The program showcases the connoisseurs of craft – exceptional people who possess the knack for creating something totally resourceful and mind-blowing out of a few pieces of string and a bandsaw.
After every episode, Chattr will be speaking to the Maker who was eliminated the night before. Today we spoke to Scrap Metal Artist, Andrew.
What made you want to apply for Making It?
“One of my students sent me the flyer. I had it up on the wall for a month or two thinking ‘I don’t know about that’. And then a mate of mine in America applied for a reality show for some metalworking show over there, and I thought, ‘jeez, he’s brave’. And then over the next couple of weeks I wondered what it would be like, and eventually got enough courage to apply for it and have a crack at it. I’m 63 and new and exciting, big things are starting to thin out. I thought this is a once in a lifetime shot, I might as well have a go at it.”
What was your time on the show like?
“Fantastic. To be thrown into a group of amazing artists was very stimulating for the mind and your own creativity. I was a bit intimidated! We got there and we all checked out each other to see how good each person was – what’s the opposition like? I saw the skills of all these people both in art and other areas was just off the charts. I thought ‘what am I doing? I’m going to look terrible!’.
“But as we got to know each other, we formed a very strong bond like a family. We realised that we weren’t competing against each other, we were competing against ourselves and the object was for us to build the best thing we could. There were no prima donnas, or bullies, or anything. Everyone was very happy and we were a very strong unit because we weren’t fighting each other.”
You chose to voluntarily withdraw from the show, tell us about that?
“I had some health issues that I needed to address sooner than later. And I won’t go any more since that was my reason for leaving the show.”
What was it like creating such personal crafts for a national audience?
“That was a bit scary, you’re offering your soul up on a plate for the public to throw out or eat. So you’re very fearful. We had to do an animal that was representing us, so what you presented to the public had to be convincing that you’d put your heart into it. At the same time you didn’t want to reveal too much! For the food challenge I did myself in a bathtub, it wasn’t a very complimentary view, but it was it represented reality and the ageing process and acceptance of things as they are. That was a bit risky, it could have gone pear-shaped but I think in the end people laughed the way I wanted them to laugh at the whole idea.”
What would you say to people who don’t believe they’re crafty enough to try this sort of thing?

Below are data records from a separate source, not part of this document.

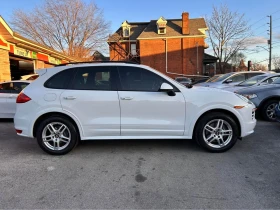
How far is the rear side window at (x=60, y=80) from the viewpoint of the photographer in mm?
4262

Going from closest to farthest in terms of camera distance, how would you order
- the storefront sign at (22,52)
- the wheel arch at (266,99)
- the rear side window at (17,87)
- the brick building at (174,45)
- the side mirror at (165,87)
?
the side mirror at (165,87), the wheel arch at (266,99), the rear side window at (17,87), the storefront sign at (22,52), the brick building at (174,45)

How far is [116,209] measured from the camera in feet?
8.54

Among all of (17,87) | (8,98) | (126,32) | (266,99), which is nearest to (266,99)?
(266,99)

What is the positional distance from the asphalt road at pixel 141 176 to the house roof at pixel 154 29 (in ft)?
100

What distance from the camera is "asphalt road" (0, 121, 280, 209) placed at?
9.05 feet

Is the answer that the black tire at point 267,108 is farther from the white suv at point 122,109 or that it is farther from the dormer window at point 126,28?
the dormer window at point 126,28

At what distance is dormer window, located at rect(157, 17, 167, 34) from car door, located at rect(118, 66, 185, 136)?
31.1m

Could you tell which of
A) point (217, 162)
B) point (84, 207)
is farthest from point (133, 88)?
point (84, 207)

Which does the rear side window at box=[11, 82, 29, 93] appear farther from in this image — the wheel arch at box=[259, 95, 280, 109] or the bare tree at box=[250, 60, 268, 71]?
the bare tree at box=[250, 60, 268, 71]

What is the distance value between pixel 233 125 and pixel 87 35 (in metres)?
33.7

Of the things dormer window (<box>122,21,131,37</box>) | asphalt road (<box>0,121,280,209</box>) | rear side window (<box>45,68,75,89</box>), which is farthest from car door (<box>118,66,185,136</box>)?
dormer window (<box>122,21,131,37</box>)

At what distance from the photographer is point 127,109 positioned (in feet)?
13.7

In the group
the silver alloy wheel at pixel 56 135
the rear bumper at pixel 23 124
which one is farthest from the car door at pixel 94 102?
the rear bumper at pixel 23 124

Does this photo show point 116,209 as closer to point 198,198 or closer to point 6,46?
point 198,198
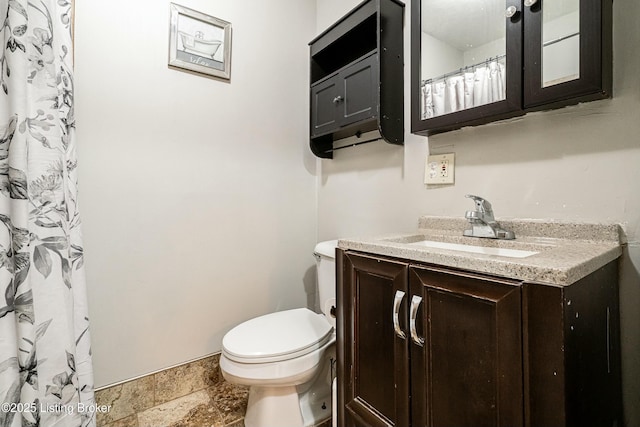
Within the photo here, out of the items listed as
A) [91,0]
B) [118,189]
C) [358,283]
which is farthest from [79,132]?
[358,283]

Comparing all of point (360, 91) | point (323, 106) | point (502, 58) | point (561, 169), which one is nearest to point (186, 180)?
point (323, 106)

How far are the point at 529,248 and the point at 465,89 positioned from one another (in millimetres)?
595

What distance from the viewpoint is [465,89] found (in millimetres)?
1090

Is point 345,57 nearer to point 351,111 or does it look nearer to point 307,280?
point 351,111

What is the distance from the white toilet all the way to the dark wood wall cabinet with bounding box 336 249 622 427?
0.26 m

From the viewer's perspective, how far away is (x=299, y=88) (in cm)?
187

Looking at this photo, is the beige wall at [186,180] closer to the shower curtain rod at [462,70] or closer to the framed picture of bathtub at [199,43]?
the framed picture of bathtub at [199,43]

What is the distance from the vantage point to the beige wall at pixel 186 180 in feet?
4.26

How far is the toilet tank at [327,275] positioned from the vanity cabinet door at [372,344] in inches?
14.1

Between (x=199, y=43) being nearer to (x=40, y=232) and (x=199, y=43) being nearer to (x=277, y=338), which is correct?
(x=40, y=232)

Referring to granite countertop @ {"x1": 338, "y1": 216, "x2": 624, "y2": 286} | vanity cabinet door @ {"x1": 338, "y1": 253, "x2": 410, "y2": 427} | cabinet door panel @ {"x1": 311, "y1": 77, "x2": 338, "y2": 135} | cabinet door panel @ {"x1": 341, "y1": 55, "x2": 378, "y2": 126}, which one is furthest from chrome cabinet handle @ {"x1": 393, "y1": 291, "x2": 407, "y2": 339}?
cabinet door panel @ {"x1": 311, "y1": 77, "x2": 338, "y2": 135}

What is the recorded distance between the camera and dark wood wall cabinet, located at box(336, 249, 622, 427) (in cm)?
57

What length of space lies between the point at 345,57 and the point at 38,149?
1.49 meters

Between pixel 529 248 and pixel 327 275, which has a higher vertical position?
pixel 529 248
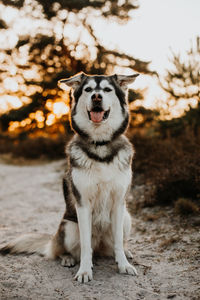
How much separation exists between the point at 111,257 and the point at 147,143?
462 cm

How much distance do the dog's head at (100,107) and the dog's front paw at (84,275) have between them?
4.25 ft

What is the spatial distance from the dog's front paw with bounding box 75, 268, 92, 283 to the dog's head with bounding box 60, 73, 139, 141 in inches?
51.0

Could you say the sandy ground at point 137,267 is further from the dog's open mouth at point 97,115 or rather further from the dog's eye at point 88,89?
the dog's eye at point 88,89

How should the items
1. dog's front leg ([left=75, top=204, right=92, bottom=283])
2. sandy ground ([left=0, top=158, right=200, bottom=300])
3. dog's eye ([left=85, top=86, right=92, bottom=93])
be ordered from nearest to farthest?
sandy ground ([left=0, top=158, right=200, bottom=300]) < dog's front leg ([left=75, top=204, right=92, bottom=283]) < dog's eye ([left=85, top=86, right=92, bottom=93])

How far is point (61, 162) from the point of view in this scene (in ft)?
33.7

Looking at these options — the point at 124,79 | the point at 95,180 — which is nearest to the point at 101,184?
the point at 95,180

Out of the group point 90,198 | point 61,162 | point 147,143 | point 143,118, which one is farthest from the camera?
point 143,118

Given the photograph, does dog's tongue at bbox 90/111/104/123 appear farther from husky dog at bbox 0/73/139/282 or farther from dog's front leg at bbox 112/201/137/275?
dog's front leg at bbox 112/201/137/275

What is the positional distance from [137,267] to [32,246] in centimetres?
124

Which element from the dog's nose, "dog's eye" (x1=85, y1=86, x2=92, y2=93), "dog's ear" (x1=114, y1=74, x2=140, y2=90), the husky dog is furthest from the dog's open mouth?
"dog's ear" (x1=114, y1=74, x2=140, y2=90)

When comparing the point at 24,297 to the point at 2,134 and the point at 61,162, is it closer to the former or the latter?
the point at 61,162

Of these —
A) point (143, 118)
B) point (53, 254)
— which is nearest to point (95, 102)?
point (53, 254)

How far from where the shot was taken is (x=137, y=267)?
2996mm

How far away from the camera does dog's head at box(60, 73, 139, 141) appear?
297 centimetres
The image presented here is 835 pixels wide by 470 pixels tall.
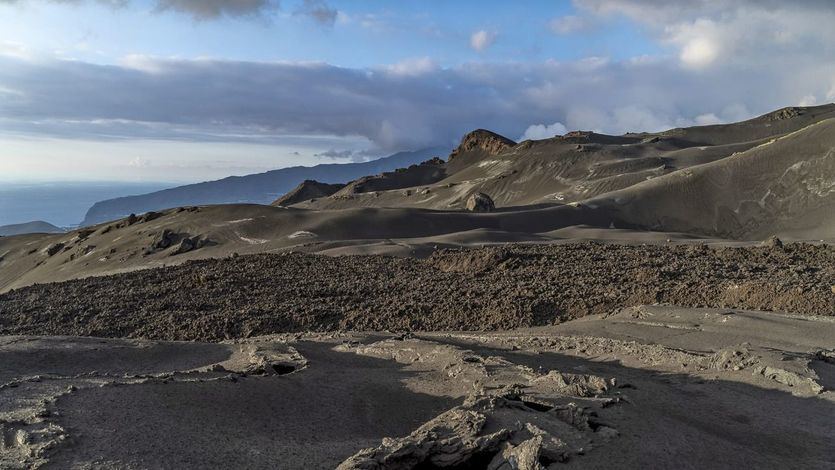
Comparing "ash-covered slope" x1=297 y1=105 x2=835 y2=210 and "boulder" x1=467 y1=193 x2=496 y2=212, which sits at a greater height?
"ash-covered slope" x1=297 y1=105 x2=835 y2=210

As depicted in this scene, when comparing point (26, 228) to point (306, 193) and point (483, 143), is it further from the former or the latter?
point (483, 143)

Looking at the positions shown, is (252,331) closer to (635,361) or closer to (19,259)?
(635,361)

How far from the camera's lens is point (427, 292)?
532 inches

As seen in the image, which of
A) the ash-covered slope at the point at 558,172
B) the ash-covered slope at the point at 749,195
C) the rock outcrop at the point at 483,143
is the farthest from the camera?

“You’ve got to get there to start with and once you’re there, you’ll work it out. I had no idea I could work with these other materials, steel and welding was my main business. In the show I had to work with other stuff, and it was very scary and very intimidating, but you can perform under pressure. The selection process they had was a good and sound one, that’s why the people all were able to produce some work in areas that they were totally unprepared for, and it was still of a reasonable standard. You’ve got to get there and have a go, and just commit to the plan – something will come out of your head you didn’t know was there.”
What’s next for you?
“I’ve got two public artworks that are being installed, one at Mooroopna in Shepparton and one at Jingellic. Two major public artworks, we’re just waiting on some logistic problems to be sorted out. I’m currently working on a fruit bat, it’s a private commission. On Friday, I’m jumping on a bus and I’m driving around the regions visiting my artworks – it’s like an art tour, a bit like that One Flew Over the Cuckoo’s Nest scene when they all escape on the bus and drive around town, only I’m the bloke with the microphone! Then next year, I’ve got a commission to do a big Roman soldier who’s representing the gentleman’s father, and he’s going to be in a chariot towed by a big V8 motorbike. That’ll take me most of the year to get that one done!”